Friday 15 October 2010

museum of london: LDN24 by the light surgeons

Visiting the Museum of London during this trip became like a ritual, an essential aspect of the journey, a pilgrimage almost. Situated between the Barbican and St Paul, this part of London is one of the most challenging, an area where every head move makes your sight stumble into another element that would lead you to understand a new layer about the history of London.

In the middle of the Museum of London, surrounded by infinite objects with stories about the x lord or the y queen, major events that scarred the history of Britain and created the modern London that we know. Right in the center, in the modest café of the museum, the Light Surgeons display their screens showing London, nowadays, shot from dusk till dawn. Screen is surrounded by a display of LED lights creating an O to embrace the screen, displaying information from digital data. I was more intrigued by the video itself. Having watched it over and over again, every time I would go I would pass by to check it out, I felt like every other time, the edits' pace stop becoming a series of sequences and starts following my rhythm as a viewer.
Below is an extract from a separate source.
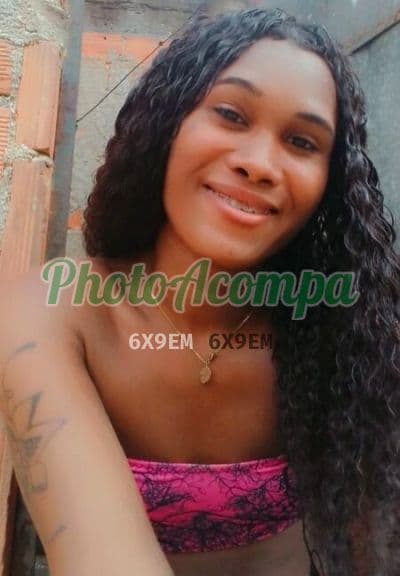 Tamires — travesti e acompanhante trans em Belford Roxo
The idea behind the work is quite simple, London by day and by night, yet selecting what to show, the cinematography, and the sequencing of the clips is what mattered. A well deserved name! I thought in one of the visits, the light surgeons know how to scrutinize the landscape, and another time, after being stuck in the tube due to a passenger standing on the track, I reach the museum, look at the video again, and see that the crispness of the material is way to clean for the London landscape, maybe 'trashy' aspect of London doesn't show well?

The Museum of London is doing a great job I think (not that they're waiting for my applause), just in the room behind the café is another exhibit by illustrators Robert Graves and Didier Madoc-Jones, their work depicts London in the shadow of the climate change (I will keep the details to another post). So time-lapse, again, is the core of this piece, done with perfection. I am posting below bits of how the museum introduces the work, it is beautifully written.

"LDN24 by the Light Surgeons"

"... The cinematography of LDN24 takes its inspiration from the still frames, tone poems and landscapes of filmmakers and photographers such as Patrick Keiller, Andreas Gursky, Koyaanisqati and Edward Burtynsky. But the Light Surgeons craft a dynamic exchange with the living city by marrying high-definition filmwork with a kaleidoscopic LED display which perpetually rewrites the London scene and prompts the audio soundtrack whose pulse is dictated by the currents of digital data.


LDN24, The Light Surgeons, 2009, © the artist

LDN24 follows a 24-hour day in the life of London with hundreds of filmed sequences from across the capital - framing the city waking, working and winding down on a giant plasma screen.

An enveloping stream of 35 real-time information flows around the LED ellipse producing an ever-changing map of the city. From tidal patterns to temperatures, flight arrivals to FTSE fluctuations, RSS feeds and live links to Google searches, partner news channels and Twitter keep an ear turned to the rhythms that compose the city. Software specially developed by the design studio FIELD choreographs the rituals and movements of London and Londoners into a compelling statistical dance."